Page:
***

Description Scott Lucas 2021-10-07 16:20:31 MDT
We were troubleshooting some job issues in slurm, slurm commands were all working, however the slurmctld.log was empty. Restarting resolved the issue, however we're not sure what caused the log file to empty?
Comment 1 Nate Rini 2021-10-07 16:33:04 MDT
Did you happen to take a `lsof -p $(pgrep slurmctld)` before restarting?
Comment 2 Scott Lucas 2021-10-08 12:43:43 MDT
We did not, but will make sure we run that should it happen in the future. Anything else we should check?
Comment 3 Nate Rini 2021-10-08 12:57:15 MDT
(In reply to Scott Lucas from comment #2)
> We did not, but will make sure we run that should it happen in the future.
> Anything else we should check?

Please take a coredump at the same time (and generate a backtrace). I will need to look at both to figure out what is going on.
Comment 4 Scott Lucas 2021-10-08 13:54:10 MDT
So the next time this happens, run:

`lsof -p $(pgrep slurmctld)`

and

scontrol abort (to generate a coredump)

?
Comment 5 Nate Rini 2021-10-08 14:01:22 MDT
(In reply to Scott Lucas from comment #4)
> scontrol abort (to generate a coredump)

That would kill the server and potentially cause data loss.

Instead use gcore to grab the core without killing the daemon:
> gcore $(pgrep slurmctld)
Comment 6 Scott Lucas 2021-10-08 17:31:26 MDT
Will do
Comment 7 Nate Rini 2021-10-13 10:57:19 MDT
Scott

I'm going to mark this issue as timed out. Once the logs are ready, please reply with them and we can continue debugging.

Thanks,
--Nate

***

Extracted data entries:
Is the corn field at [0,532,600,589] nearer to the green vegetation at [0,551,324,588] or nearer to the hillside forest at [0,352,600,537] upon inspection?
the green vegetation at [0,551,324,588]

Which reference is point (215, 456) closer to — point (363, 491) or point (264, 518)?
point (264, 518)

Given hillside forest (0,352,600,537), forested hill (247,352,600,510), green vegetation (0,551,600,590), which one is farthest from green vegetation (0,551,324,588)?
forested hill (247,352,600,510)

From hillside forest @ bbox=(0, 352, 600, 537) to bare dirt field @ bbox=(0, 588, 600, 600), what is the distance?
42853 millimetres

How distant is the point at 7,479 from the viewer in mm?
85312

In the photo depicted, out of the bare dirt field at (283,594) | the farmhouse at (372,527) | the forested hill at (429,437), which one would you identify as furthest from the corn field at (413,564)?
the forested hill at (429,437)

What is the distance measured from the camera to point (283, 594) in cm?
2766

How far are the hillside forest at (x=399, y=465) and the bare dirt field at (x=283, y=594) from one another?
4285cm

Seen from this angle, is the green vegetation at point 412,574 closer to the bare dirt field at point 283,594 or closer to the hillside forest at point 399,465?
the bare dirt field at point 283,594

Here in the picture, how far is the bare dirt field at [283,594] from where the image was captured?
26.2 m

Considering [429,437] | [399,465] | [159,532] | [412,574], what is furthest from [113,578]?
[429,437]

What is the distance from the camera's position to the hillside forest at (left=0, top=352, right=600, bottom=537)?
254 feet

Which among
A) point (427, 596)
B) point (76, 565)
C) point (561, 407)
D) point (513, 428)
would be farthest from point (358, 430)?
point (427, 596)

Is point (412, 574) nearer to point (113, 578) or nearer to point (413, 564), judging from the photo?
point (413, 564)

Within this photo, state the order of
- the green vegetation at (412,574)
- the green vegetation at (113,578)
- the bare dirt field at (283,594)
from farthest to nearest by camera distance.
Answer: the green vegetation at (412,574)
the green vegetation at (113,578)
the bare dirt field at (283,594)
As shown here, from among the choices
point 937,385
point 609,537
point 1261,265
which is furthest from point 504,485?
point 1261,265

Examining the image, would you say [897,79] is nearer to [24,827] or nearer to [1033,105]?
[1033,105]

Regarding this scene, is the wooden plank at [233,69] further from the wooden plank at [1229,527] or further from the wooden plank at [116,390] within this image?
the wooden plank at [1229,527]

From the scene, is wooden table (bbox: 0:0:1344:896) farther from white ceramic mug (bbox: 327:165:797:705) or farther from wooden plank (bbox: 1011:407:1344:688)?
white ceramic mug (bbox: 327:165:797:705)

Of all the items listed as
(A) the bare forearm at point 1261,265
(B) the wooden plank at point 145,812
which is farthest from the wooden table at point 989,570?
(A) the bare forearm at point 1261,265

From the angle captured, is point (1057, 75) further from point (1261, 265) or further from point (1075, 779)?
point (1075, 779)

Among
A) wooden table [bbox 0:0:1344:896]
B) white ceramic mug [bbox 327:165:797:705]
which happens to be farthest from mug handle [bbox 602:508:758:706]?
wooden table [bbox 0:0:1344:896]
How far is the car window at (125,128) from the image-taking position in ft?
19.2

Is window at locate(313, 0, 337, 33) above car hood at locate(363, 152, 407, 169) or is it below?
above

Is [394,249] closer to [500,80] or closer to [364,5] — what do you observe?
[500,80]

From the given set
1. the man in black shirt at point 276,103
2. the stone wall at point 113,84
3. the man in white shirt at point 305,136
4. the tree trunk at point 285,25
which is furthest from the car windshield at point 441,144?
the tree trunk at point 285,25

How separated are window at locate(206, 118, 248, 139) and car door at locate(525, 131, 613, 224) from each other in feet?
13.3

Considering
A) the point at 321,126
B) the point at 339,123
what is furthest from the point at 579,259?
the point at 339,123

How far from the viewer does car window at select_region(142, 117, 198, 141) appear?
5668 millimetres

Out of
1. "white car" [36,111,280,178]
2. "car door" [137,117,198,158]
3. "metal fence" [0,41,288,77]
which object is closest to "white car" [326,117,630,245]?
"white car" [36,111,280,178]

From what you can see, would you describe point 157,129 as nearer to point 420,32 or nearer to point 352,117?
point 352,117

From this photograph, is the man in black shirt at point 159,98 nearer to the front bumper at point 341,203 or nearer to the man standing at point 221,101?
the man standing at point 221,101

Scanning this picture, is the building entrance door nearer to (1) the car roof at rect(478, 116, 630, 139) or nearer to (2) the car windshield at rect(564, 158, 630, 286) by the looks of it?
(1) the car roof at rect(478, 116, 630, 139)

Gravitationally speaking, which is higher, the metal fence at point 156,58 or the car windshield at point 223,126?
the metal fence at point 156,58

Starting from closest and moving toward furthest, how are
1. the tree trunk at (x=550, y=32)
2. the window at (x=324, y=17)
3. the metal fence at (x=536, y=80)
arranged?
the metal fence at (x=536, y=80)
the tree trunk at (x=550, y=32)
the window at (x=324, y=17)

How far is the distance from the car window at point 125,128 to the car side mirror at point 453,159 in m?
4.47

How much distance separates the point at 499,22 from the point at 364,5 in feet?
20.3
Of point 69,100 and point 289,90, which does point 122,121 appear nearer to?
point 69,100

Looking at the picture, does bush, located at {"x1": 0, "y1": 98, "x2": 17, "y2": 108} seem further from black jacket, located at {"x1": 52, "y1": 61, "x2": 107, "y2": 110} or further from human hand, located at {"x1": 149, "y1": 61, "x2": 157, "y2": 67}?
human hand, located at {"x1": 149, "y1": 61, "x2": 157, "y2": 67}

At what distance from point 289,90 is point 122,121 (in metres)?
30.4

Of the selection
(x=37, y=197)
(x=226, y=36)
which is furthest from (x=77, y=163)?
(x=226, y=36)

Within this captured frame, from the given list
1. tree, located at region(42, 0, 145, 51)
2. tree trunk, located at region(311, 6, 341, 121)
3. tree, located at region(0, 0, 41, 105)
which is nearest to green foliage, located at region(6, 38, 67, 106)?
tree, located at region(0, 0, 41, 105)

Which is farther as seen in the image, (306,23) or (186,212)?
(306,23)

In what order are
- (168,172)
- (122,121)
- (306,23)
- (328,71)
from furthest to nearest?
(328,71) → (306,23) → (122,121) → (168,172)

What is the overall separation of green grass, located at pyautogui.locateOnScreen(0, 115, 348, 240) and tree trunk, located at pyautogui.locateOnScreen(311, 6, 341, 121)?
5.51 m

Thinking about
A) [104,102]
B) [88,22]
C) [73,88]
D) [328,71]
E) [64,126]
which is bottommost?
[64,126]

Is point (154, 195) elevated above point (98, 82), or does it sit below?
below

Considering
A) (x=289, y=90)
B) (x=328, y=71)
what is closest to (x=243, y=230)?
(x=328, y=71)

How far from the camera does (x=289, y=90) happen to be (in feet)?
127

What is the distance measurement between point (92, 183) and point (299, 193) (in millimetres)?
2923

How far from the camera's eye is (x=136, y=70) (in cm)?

***

Exercise 1:
In the thread about the empty slurmctld.log, what command does Nate Rini give for grabbing a core without killing the daemon?
Exercise 2:
Rewrite the rows as a JSON list of strings, one string per line and blank lines omitted, beginning at the line that contains "How far from the camera does" and ending with the last line of the rows.
The rows have no connection to the thread.

Written reply 1:
gcore $(pgrep slurmctld)

Written reply 2:
[
  "How far from the camera does (x=289, y=90) happen to be (in feet)?",
  "127",
  "What is the distance measurement between point (92, 183) and point (299, 193) (in millimetres)?",
  "2923",
  "How far from the camera's eye is (x=136, y=70) (in cm)?"
]